QUOTED PASSAGE:
(begin)

I brought this issue up on 2019/09/13 already (see
"Comments on draft-white-tsvwg-nqb-02" 
https://mailarchive.ietf.org/arch/msg/tsvwg/OY6yFWNUGxukDOwvpMP1FuokiyE/
for reference). In general, capacity seeking does not automatically mean
that it is queue building (e.g., TCP LoLa tries limit its queue to 5ms,
but it is capacity seeking). BBR cannot always avoid to build a queue, 
but tries to limit its length, too.
As far as I understand the NQB design and draft, NQB flows are 
application-limited in nature (and thus not capacity seeking),
so neither BBR nor LoLa flows are intended to use the NQB PHB.

(end)

DATA EXTRACT:
(begin)

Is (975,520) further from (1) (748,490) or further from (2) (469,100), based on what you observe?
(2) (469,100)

(end)

GIVEN INSTRUCTION 1: From the NQB comment, quote the stretch from "I brought this" through "the NQB PHB.".
GIVEN INSTRUCTION 2: Based on the NQB comment, answer yes or no to each statement and quote the words that decide it: (a) The writer had raised this issue before, on 2019/09/13. (b) TCP LoLa is described as not capacity seeking. (c) BBR flows are meant to use the NQB PHB.
The lines above aren't needed for any of this.

WRITTEN ANSWER 1:
I brought this issue up on 2019/09/13 already (see
"Comments on draft-white-tsvwg-nqb-02" 
https://mailarchive.ietf.org/arch/msg/tsvwg/OY6yFWNUGxukDOwvpMP1FuokiyE/
for reference). In general, capacity seeking does not automatically mean
that it is queue building (e.g., TCP LoLa tries limit its queue to 5ms,
but it is capacity seeking). BBR cannot always avoid to build a queue, 
but tries to limit its length, too.
As far as I understand the NQB design and draft, NQB flows are 
application-limited in nature (and thus not capacity seeking),
so neither BBR nor LoLa flows are intended to use the NQB PHB.

WRITTEN ANSWER 2:
(a) Yes: "I brought this issue up on 2019/09/13 already"
(b) No: "but it is capacity seeking"
(c) No: "so neither BBR nor LoLa flows are intended to use the NQB PHB"